#### WHAT THIS TASK INVOLVES
Using the records that appear below, write out exactly the lines from the one with "Evidenze terapeutiche limitate ma positive" through the one with "175(1), 71-79. https://doi.org/10.1176/appi.ajp.2017.16040419", keeping both end lines.

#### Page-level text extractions
• • •

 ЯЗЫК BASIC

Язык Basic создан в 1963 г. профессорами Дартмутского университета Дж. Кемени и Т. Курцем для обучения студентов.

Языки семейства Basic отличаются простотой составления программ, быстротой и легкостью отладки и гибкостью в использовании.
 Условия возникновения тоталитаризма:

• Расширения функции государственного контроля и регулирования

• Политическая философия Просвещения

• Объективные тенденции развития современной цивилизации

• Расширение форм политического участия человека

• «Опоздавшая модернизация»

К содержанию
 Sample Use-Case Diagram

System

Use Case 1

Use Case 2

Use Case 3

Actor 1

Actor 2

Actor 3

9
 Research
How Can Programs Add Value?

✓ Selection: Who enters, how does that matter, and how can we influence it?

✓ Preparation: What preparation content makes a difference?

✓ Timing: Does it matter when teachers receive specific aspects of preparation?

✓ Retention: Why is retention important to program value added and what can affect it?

• • •

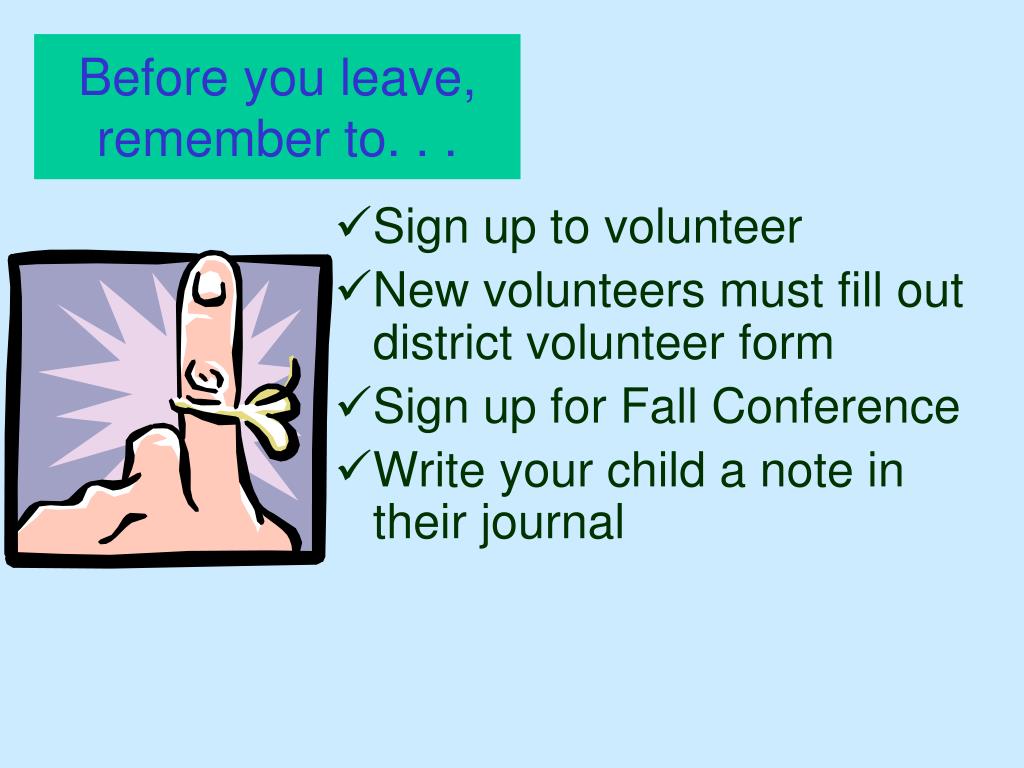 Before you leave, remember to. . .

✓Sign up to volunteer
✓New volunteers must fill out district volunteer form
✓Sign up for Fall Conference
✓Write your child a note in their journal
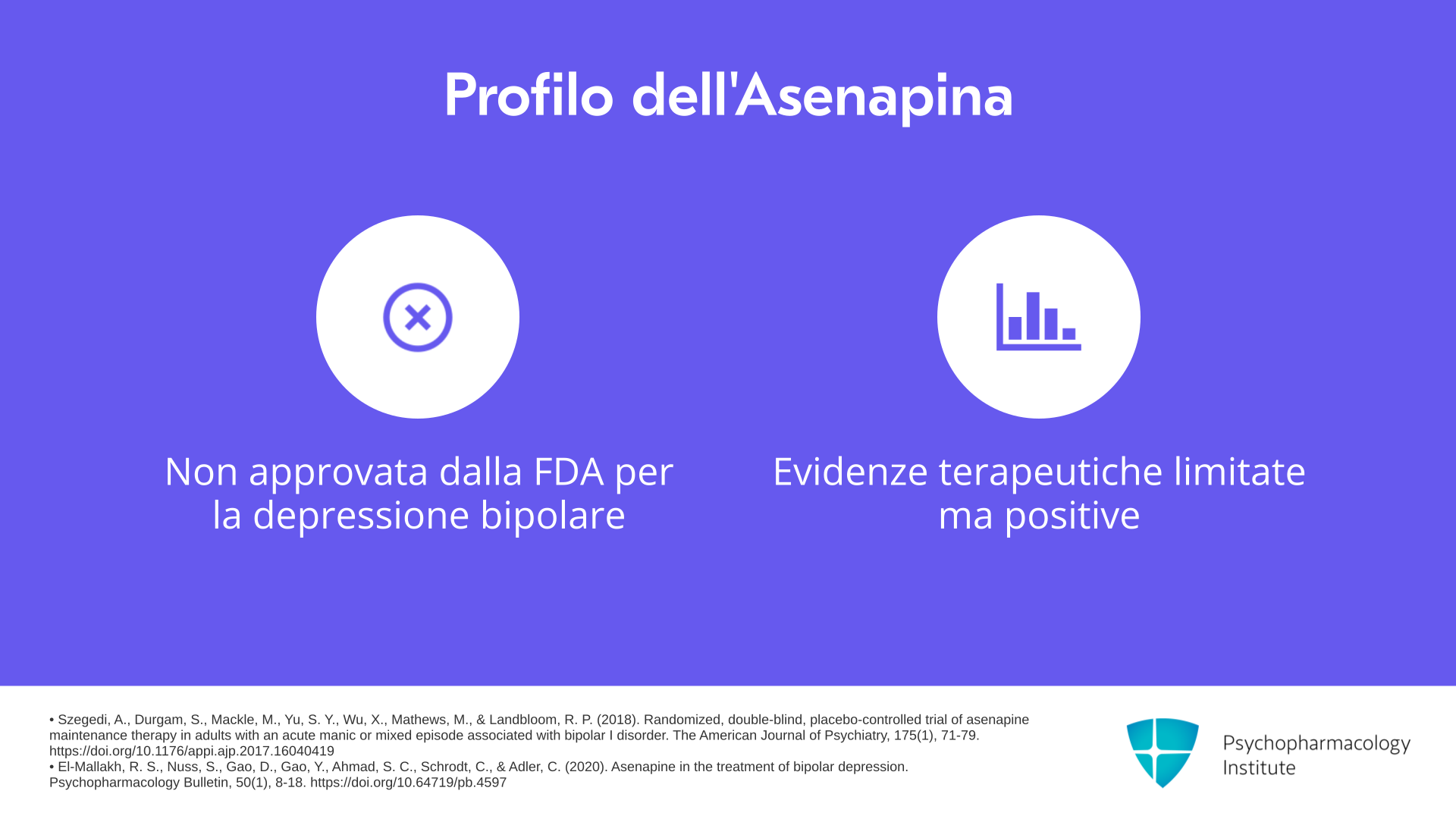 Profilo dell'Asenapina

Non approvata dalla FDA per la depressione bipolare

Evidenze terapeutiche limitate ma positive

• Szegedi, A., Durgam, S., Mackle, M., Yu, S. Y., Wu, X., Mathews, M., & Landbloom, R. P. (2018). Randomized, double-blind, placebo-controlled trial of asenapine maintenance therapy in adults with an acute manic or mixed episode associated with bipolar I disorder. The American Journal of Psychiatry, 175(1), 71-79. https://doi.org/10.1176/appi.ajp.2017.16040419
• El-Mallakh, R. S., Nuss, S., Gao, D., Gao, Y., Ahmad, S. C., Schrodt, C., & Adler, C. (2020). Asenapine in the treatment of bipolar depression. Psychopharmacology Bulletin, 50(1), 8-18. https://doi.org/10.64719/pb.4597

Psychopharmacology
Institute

• • •

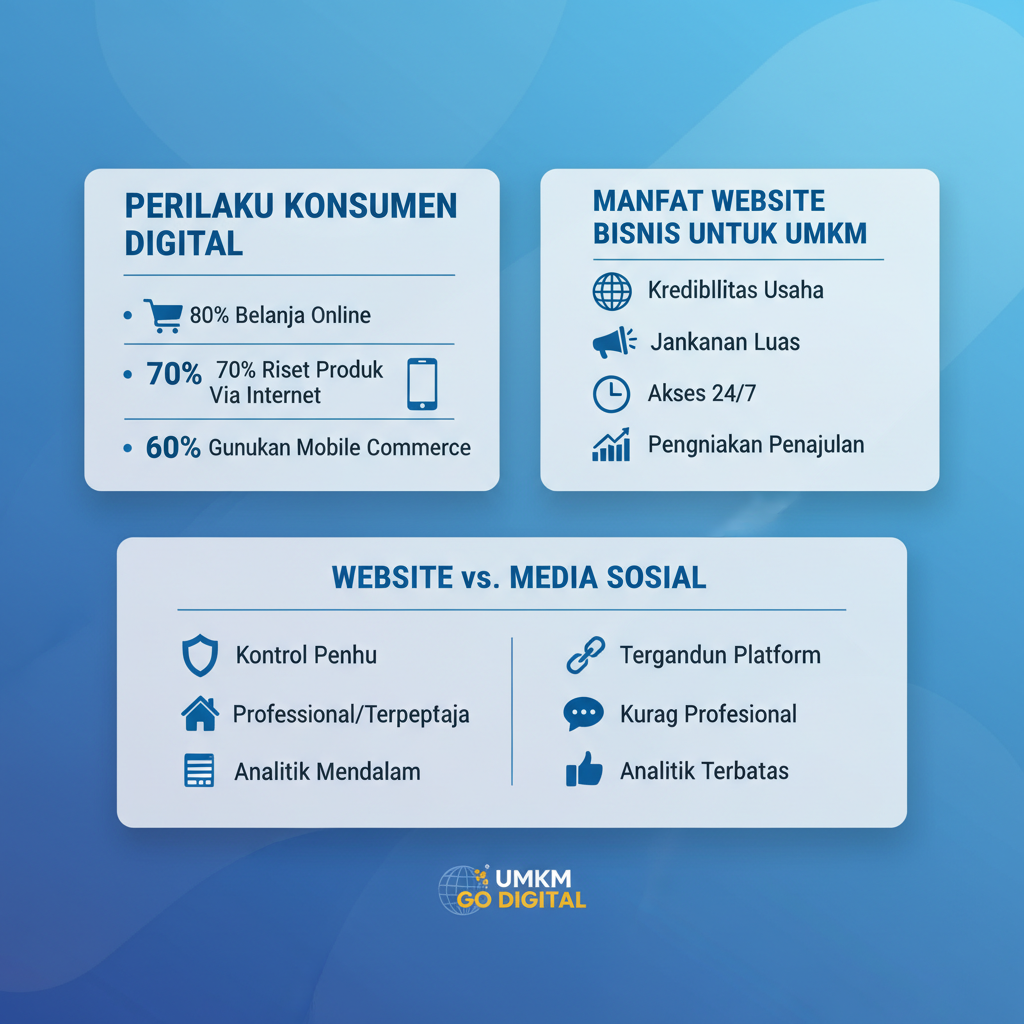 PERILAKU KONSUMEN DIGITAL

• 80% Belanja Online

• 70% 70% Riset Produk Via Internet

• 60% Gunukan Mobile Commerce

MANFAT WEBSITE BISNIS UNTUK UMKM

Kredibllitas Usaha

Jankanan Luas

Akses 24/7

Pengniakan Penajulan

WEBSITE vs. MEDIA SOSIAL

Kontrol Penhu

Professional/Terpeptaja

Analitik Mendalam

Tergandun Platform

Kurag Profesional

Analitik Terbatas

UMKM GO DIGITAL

• • •

#### RESPONSE TO THE EXERCISE
Evidenze terapeutiche limitate ma positive

• Szegedi, A., Durgam, S., Mackle, M., Yu, S. Y., Wu, X., Mathews, M., & Landbloom, R. P. (2018). Randomized, double-blind, placebo-controlled trial of asenapine maintenance therapy in adults with an acute manic or mixed episode associated with bipolar I disorder. The American Journal of Psychiatry, 175(1), 71-79. https://doi.org/10.1176/appi.ajp.2017.16040419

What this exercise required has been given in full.